Recently, some studies have shown that FAI can cause a progressive degenerative process and result in early OA of the hip. Ecker et al.  examined whether abnormal hip morphology was associated with OA, and found that high alpha angles and high lateral centre angles correlated with the presence of OA. Furthermore, these findings supported the theory that FAI, comprising cam impingement, pincer impingement or both, can lead to early OA of the hip .
Tanzer et al.  investigated the aetiology of hip OA in 200 consecutive patients (104 women and 96 men) undergoing total hip arthroplasty. The aetiologies of the OA in these patients were avascular necrosis in 38, trauma in 14, developmental dysplasia in ten, rheumatoid arthritis in eight, protrusio acetabuli in three and Legg-Perthes disease in two. The remaining 125 patients were found to have idiopathic arthritis, and all 125 patients had a pistol-grip deformity .
Some reports have examined the relationships between FAI attributable to acetabular retroversion and OA of the hip [5, 9, 13]. Acetabular retroversion results in a prominent anterolateral acetabular edge, creating an obstacle for flexion and internal rotation, which in turn predisposes the hip to FAI .
In Japan, most hip OA cases are caused by developmental dysplasia of the hip, and primary OA is rare. Most patients with hip OA are women. Nakamura et al.  reviewed 2,000 consecutive patients with OA in Japan. They reported that 1,766 cases (88%) had secondary OA with developmental dysplasia of the hip, while primary OA was detected in only 13 (0.65%) cases (five men and eight women). In Japan and other Asian countries, it appears that the progressive mechanism of hip OA may differ from that in Western countries. Moreover, the exact criteria and incidence of FAI are unknown, especially in Asian countries.

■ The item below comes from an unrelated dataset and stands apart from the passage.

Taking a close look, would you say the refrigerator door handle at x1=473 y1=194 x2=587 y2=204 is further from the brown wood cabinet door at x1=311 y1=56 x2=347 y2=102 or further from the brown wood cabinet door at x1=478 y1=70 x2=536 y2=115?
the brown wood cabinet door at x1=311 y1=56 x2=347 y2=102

Our study showed that most hip OA was caused by developmental dysplasia of the hip, consistent with previous studies. We did detect some patients with FAI in Japan, but these cases were rare (0.6%). We diagnosed primary OA of unknown aetiology in 11 cases (1.2%) without developmental dysplasia of the hip or FAI. Although these 11 cases were not classified according to the criteria for developmental dysplasia of the hip, their numerical values, centre-edge angles (mean ± SD, 26.7±3.0) and acetabular roof obliquities (mean ± SD, 11.1±2.7) were at the lowest limits of the normal ranges. Therefore, this group may be slightly affected by developmental dysplasia of the hip.

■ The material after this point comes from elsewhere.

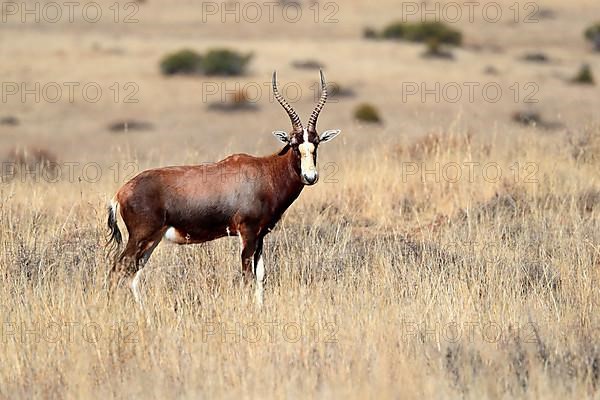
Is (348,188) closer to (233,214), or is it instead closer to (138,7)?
(233,214)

There is a limitation to this study. The study has a patient bias due to geographical or institutional predominance. Thus, our results may be influenced by these errors.
Meyer et al.  evaluated six radiographic projections to observe femoral head asphericity. They concluded that femoral head–neck asphericity was best detected with the Dunn view in 45° or 90° hip flexion, neutral rotation and 20° abduction. We evaluated femoral head–neck asphericity using the radiographic projection of the cross-over lateral view in neutral rotation and considered that it had adequate sensitivity for this measurement.
Again, consistent with previous studies, our study revealed that most hip OA cases were caused by developmental dysplasia of the hip, although we found only a few cases (0.6%) with FAI in Japan. Although an exact cause for why the incidence of FAI is low in Japan is unknown, one study of radiographic measurements of normal hip joints has postulated that the normal Japanese acetabulum may be more dysplastic than that of Caucasians . Moreover, an unpublished study from our institution showed that the antero-posterior size of the proximal femur was small in Japanese. These anatomical characteristics of the hip of Japanese populations decreases impingement between the acetabulum and femur, and so may be associated with low incidence of FAI in Japan.
Conflict of interest We do not have a financial relationship with the organisation that sponsored the research.